Nonetheless, the article is fairly hard-hitting. As a writer whose first books were on herbal medicines, Savage is in a sense reviving a previous career in debunkery.

"The flu vaccine?" he asked. "No, I wouldn't take it."

Savage noted "not everything your government tells you is true."

"So it's good to have a cynic in radio who questions authority," he said.

Dr.
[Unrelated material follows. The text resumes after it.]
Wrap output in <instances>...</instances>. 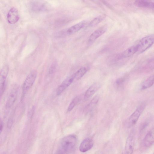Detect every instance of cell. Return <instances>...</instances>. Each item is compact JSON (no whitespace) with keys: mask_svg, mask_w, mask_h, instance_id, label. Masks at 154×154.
Returning a JSON list of instances; mask_svg holds the SVG:
<instances>
[{"mask_svg":"<svg viewBox=\"0 0 154 154\" xmlns=\"http://www.w3.org/2000/svg\"><path fill=\"white\" fill-rule=\"evenodd\" d=\"M19 18L18 11L17 8L13 7L9 10L7 15V20L9 23H16L19 20Z\"/></svg>","mask_w":154,"mask_h":154,"instance_id":"30bf717a","label":"cell"},{"mask_svg":"<svg viewBox=\"0 0 154 154\" xmlns=\"http://www.w3.org/2000/svg\"><path fill=\"white\" fill-rule=\"evenodd\" d=\"M146 106V104L144 103H141L138 106L129 118V124L130 125L132 126L136 124Z\"/></svg>","mask_w":154,"mask_h":154,"instance_id":"277c9868","label":"cell"},{"mask_svg":"<svg viewBox=\"0 0 154 154\" xmlns=\"http://www.w3.org/2000/svg\"><path fill=\"white\" fill-rule=\"evenodd\" d=\"M74 81L73 74L66 78L57 88L56 90L57 95H59L60 94Z\"/></svg>","mask_w":154,"mask_h":154,"instance_id":"9c48e42d","label":"cell"},{"mask_svg":"<svg viewBox=\"0 0 154 154\" xmlns=\"http://www.w3.org/2000/svg\"><path fill=\"white\" fill-rule=\"evenodd\" d=\"M106 17V16L104 14L97 17L90 22L89 24V26L91 27L96 26L104 20Z\"/></svg>","mask_w":154,"mask_h":154,"instance_id":"d6986e66","label":"cell"},{"mask_svg":"<svg viewBox=\"0 0 154 154\" xmlns=\"http://www.w3.org/2000/svg\"><path fill=\"white\" fill-rule=\"evenodd\" d=\"M14 122L13 119L11 118H10L8 120V127H10L12 125Z\"/></svg>","mask_w":154,"mask_h":154,"instance_id":"d4e9b609","label":"cell"},{"mask_svg":"<svg viewBox=\"0 0 154 154\" xmlns=\"http://www.w3.org/2000/svg\"><path fill=\"white\" fill-rule=\"evenodd\" d=\"M9 67L8 65H5L2 69L0 75V94L1 97L3 94L5 88L6 78L9 72Z\"/></svg>","mask_w":154,"mask_h":154,"instance_id":"8992f818","label":"cell"},{"mask_svg":"<svg viewBox=\"0 0 154 154\" xmlns=\"http://www.w3.org/2000/svg\"><path fill=\"white\" fill-rule=\"evenodd\" d=\"M154 84V75H152L148 78L143 83L141 88L145 89L151 87Z\"/></svg>","mask_w":154,"mask_h":154,"instance_id":"e0dca14e","label":"cell"},{"mask_svg":"<svg viewBox=\"0 0 154 154\" xmlns=\"http://www.w3.org/2000/svg\"><path fill=\"white\" fill-rule=\"evenodd\" d=\"M153 154H154V153Z\"/></svg>","mask_w":154,"mask_h":154,"instance_id":"f1b7e54d","label":"cell"},{"mask_svg":"<svg viewBox=\"0 0 154 154\" xmlns=\"http://www.w3.org/2000/svg\"><path fill=\"white\" fill-rule=\"evenodd\" d=\"M79 98L78 97L74 98L68 107V111L70 112L71 111L79 102Z\"/></svg>","mask_w":154,"mask_h":154,"instance_id":"ffe728a7","label":"cell"},{"mask_svg":"<svg viewBox=\"0 0 154 154\" xmlns=\"http://www.w3.org/2000/svg\"><path fill=\"white\" fill-rule=\"evenodd\" d=\"M86 22L82 21L68 28L66 31V33L68 35H71L79 31L83 28L85 26Z\"/></svg>","mask_w":154,"mask_h":154,"instance_id":"2e32d148","label":"cell"},{"mask_svg":"<svg viewBox=\"0 0 154 154\" xmlns=\"http://www.w3.org/2000/svg\"><path fill=\"white\" fill-rule=\"evenodd\" d=\"M99 99V97L97 95L95 96L88 105V109L90 110L92 109L98 102Z\"/></svg>","mask_w":154,"mask_h":154,"instance_id":"44dd1931","label":"cell"},{"mask_svg":"<svg viewBox=\"0 0 154 154\" xmlns=\"http://www.w3.org/2000/svg\"><path fill=\"white\" fill-rule=\"evenodd\" d=\"M4 126V124L3 122L1 120V122H0V131L1 132L2 131L3 129V128Z\"/></svg>","mask_w":154,"mask_h":154,"instance_id":"4316f807","label":"cell"},{"mask_svg":"<svg viewBox=\"0 0 154 154\" xmlns=\"http://www.w3.org/2000/svg\"><path fill=\"white\" fill-rule=\"evenodd\" d=\"M93 140L89 138H86L81 143L79 149L82 152H86L90 149L93 145Z\"/></svg>","mask_w":154,"mask_h":154,"instance_id":"7c38bea8","label":"cell"},{"mask_svg":"<svg viewBox=\"0 0 154 154\" xmlns=\"http://www.w3.org/2000/svg\"><path fill=\"white\" fill-rule=\"evenodd\" d=\"M57 68V63L55 62L53 63L50 66L49 70V73L50 74H53L55 72Z\"/></svg>","mask_w":154,"mask_h":154,"instance_id":"7402d4cb","label":"cell"},{"mask_svg":"<svg viewBox=\"0 0 154 154\" xmlns=\"http://www.w3.org/2000/svg\"><path fill=\"white\" fill-rule=\"evenodd\" d=\"M18 89V86L15 85L11 89L6 102V107L7 109L10 108L15 102L17 98Z\"/></svg>","mask_w":154,"mask_h":154,"instance_id":"52a82bcc","label":"cell"},{"mask_svg":"<svg viewBox=\"0 0 154 154\" xmlns=\"http://www.w3.org/2000/svg\"></svg>","mask_w":154,"mask_h":154,"instance_id":"83f0119b","label":"cell"},{"mask_svg":"<svg viewBox=\"0 0 154 154\" xmlns=\"http://www.w3.org/2000/svg\"><path fill=\"white\" fill-rule=\"evenodd\" d=\"M149 123V122L148 120H146L140 126L141 130H143L145 129L148 125Z\"/></svg>","mask_w":154,"mask_h":154,"instance_id":"cb8c5ba5","label":"cell"},{"mask_svg":"<svg viewBox=\"0 0 154 154\" xmlns=\"http://www.w3.org/2000/svg\"><path fill=\"white\" fill-rule=\"evenodd\" d=\"M154 43V35H151L141 39L137 44L138 48L137 52L142 53L150 48Z\"/></svg>","mask_w":154,"mask_h":154,"instance_id":"7a4b0ae2","label":"cell"},{"mask_svg":"<svg viewBox=\"0 0 154 154\" xmlns=\"http://www.w3.org/2000/svg\"><path fill=\"white\" fill-rule=\"evenodd\" d=\"M154 143V128L149 131L143 140L144 145L147 147L150 146Z\"/></svg>","mask_w":154,"mask_h":154,"instance_id":"4fadbf2b","label":"cell"},{"mask_svg":"<svg viewBox=\"0 0 154 154\" xmlns=\"http://www.w3.org/2000/svg\"><path fill=\"white\" fill-rule=\"evenodd\" d=\"M125 79L124 77H121L118 79L116 81V85L118 86L122 85L125 82Z\"/></svg>","mask_w":154,"mask_h":154,"instance_id":"603a6c76","label":"cell"},{"mask_svg":"<svg viewBox=\"0 0 154 154\" xmlns=\"http://www.w3.org/2000/svg\"><path fill=\"white\" fill-rule=\"evenodd\" d=\"M76 140V137L74 135L67 136L63 137L61 140L59 149L68 154L75 147Z\"/></svg>","mask_w":154,"mask_h":154,"instance_id":"6da1fadb","label":"cell"},{"mask_svg":"<svg viewBox=\"0 0 154 154\" xmlns=\"http://www.w3.org/2000/svg\"><path fill=\"white\" fill-rule=\"evenodd\" d=\"M37 75V71L35 70H33L31 71L27 76L22 86L23 96H24L33 85L36 79Z\"/></svg>","mask_w":154,"mask_h":154,"instance_id":"3957f363","label":"cell"},{"mask_svg":"<svg viewBox=\"0 0 154 154\" xmlns=\"http://www.w3.org/2000/svg\"><path fill=\"white\" fill-rule=\"evenodd\" d=\"M107 29V26L104 25L94 31L90 36L88 40V45L92 44L98 37L105 33Z\"/></svg>","mask_w":154,"mask_h":154,"instance_id":"ba28073f","label":"cell"},{"mask_svg":"<svg viewBox=\"0 0 154 154\" xmlns=\"http://www.w3.org/2000/svg\"><path fill=\"white\" fill-rule=\"evenodd\" d=\"M87 71V69L85 67L80 68L76 72L73 74L74 81L80 79L86 73Z\"/></svg>","mask_w":154,"mask_h":154,"instance_id":"ac0fdd59","label":"cell"},{"mask_svg":"<svg viewBox=\"0 0 154 154\" xmlns=\"http://www.w3.org/2000/svg\"><path fill=\"white\" fill-rule=\"evenodd\" d=\"M100 84L98 83H94L91 85L85 92L84 99L86 100L92 97L100 88Z\"/></svg>","mask_w":154,"mask_h":154,"instance_id":"5bb4252c","label":"cell"},{"mask_svg":"<svg viewBox=\"0 0 154 154\" xmlns=\"http://www.w3.org/2000/svg\"><path fill=\"white\" fill-rule=\"evenodd\" d=\"M55 154H67L60 149H58L55 152Z\"/></svg>","mask_w":154,"mask_h":154,"instance_id":"484cf974","label":"cell"},{"mask_svg":"<svg viewBox=\"0 0 154 154\" xmlns=\"http://www.w3.org/2000/svg\"><path fill=\"white\" fill-rule=\"evenodd\" d=\"M134 4L137 6L139 7L147 8L154 9V0H136L134 2Z\"/></svg>","mask_w":154,"mask_h":154,"instance_id":"9a60e30c","label":"cell"},{"mask_svg":"<svg viewBox=\"0 0 154 154\" xmlns=\"http://www.w3.org/2000/svg\"><path fill=\"white\" fill-rule=\"evenodd\" d=\"M135 134L132 131L128 135L125 143V154H132L135 142Z\"/></svg>","mask_w":154,"mask_h":154,"instance_id":"5b68a950","label":"cell"},{"mask_svg":"<svg viewBox=\"0 0 154 154\" xmlns=\"http://www.w3.org/2000/svg\"><path fill=\"white\" fill-rule=\"evenodd\" d=\"M138 48L137 44L129 47L119 56V59H122L128 57L137 52Z\"/></svg>","mask_w":154,"mask_h":154,"instance_id":"8fae6325","label":"cell"}]
</instances>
Savage nails the diagnosis in his classic "Liberalism is a Mental Disorder: Savage Solutions," available at WND's Superstore

Savage argued that Centers for Disease Control authorities have to guess what the vaccine should be made of.

"So they choose five strains out of 250-plus strains of Influenza A, and if they don't choose the right one, you're going to get sick," he said.

"So you're putting your faith in the CDC's ability to guess the one that might be a pandemic."

He said that this year, the CDC guessed right on two of the strains and wrong on one of them.

He acknowledged that many people calculate that the risk of a side effect is one in 1 million against the one-in-10,000 risk of being hospitalized or dying.

"But I believe the risks outweigh any benefit," Savage said.

The vaccine, he pointed out, contains formaldehyde and thimerosal – an organic compound containing mercury, which impairs the neurological and immune systems – along with detergents, antibiotics and allergens that cause infertility.

The CDC itself, he noted, lists some of these ingredients on its own website as harmful, though it insists the amounts in vaccines is negligible.

Someone may well say, Savage acknowledged," Well, I took the shot and it didn't kill me."

But when you're older, he argued, "and you get ALS or Alzheimer's disease or MS, or you watch your kid develop seizures, or your kid becomes autistic, God forbid, what are you going to say?"

Savage's debunking is forceful but we would argue it is part of a larger trend. In fact, it is only one of many examples when it comes to vaccines. We would go so far as to suggest that the entire vaccine-oriented dominant social theme is in trouble, much like the global warming theme. If so, what impact does that have on pharmaceutical sales (and credibility) in the future? Please note … there are real world ramifications.

After Thoughts

Decaying memes can cost those who wield them a lot of money.